Pantai D-Day hingga Gunung Olympus Resmi Masuk Daftar Warisan Dunia UNESCO

Sidang UNESCO tahun ini mencakup perluasan perlindungan dan penetapan sejumlah situs dalam daftar darurat karena terancam konflik.

Diterbitkan 27 Juli 2026, 14:20 WIB
Share
Copy Link
Batalkan

Liputan6.com, Seoul - Pantai-pantai di Normandia, Prancis, yang menjadi lokasi pendaratan pasukan Sekutu dalam operasi D-Day, serta Gunung Olympus di Yunani, resmi masuk Daftar Warisan Dunia UNESCO. Penetapan itu, sebagaimana dinyatakan UNESCO, diputuskan pada Minggu (26/7/2026) dalam sidang Komite Warisan Dunia di Busan, Korea Selatan.

Komite UNESCO juga meresmikan 19 situs arkeologi Asuka-Fujiwara di Jepang.
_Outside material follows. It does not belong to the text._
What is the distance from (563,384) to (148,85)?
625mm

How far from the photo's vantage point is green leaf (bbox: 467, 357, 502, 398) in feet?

Di Afrika, status serupa diberikan kepada Bentang Alam Migrasi Boma-Badingilo, menandai kepemilikan situs Warisan Dunia pertama bagi Sudan Selatan.

Situs D-Day di Prancis mencakup lima pantai pendaratan, yakni Omaha, Utah, Sword, Gold, dan Juno, serta lokasi penyerbuan Pointe du Hoc. Lebih dari 150.000 tentara Sekutu mendarat di kawasan tersebut pada 6 Juni 1944 dalam operasi yang menjadi bagian penting dari upaya membebaskan Eropa Barat dari pendudukan Nazi.

Hingga kini, kawasan itu masih menyimpan berbagai jejak pertempuran, mulai dari benteng Jerman dan bekas pengeboman hingga struktur pelabuhan Sekutu serta kapal-kapal yang tenggelam. Dewan Internasional untuk Monumen dan Situs (ICOMOS) meminta pengawasan dan pelestarian diperkuat karena kawasan tersebut menghadapi ancaman dari pariwisata, perubahan iklim, kenaikan permukaan laut, dan pembangunan pembangkit listrik tenaga angin di sekitarnya.

Pengakuan terhadap Olympus, gunung tertinggi di Yunani itu merupakan hasil upaya selama 12 tahun. Gunung setinggi 2.918 meter tersebut ditetapkan sebagai situs warisan campuran budaya dan alam karena kekayaan keanekaragaman hayatinya serta kedudukannya dalam mitologi Yunani sebagai tempat bersemayamnya 12 dewa dan takhta Zeus.

Sementara itu, penetapan Asuka dan Fujiwara di Prefektur Nara mencakup 19 situs arkeologi dari Abad ke-6 hingga ke-8. Situs-situs tersebut menggambarkan proses terbentuknya negara terpusat pertama di Jepang yang dipengaruhi sistem pemerintahan China dan Semenanjung Korea.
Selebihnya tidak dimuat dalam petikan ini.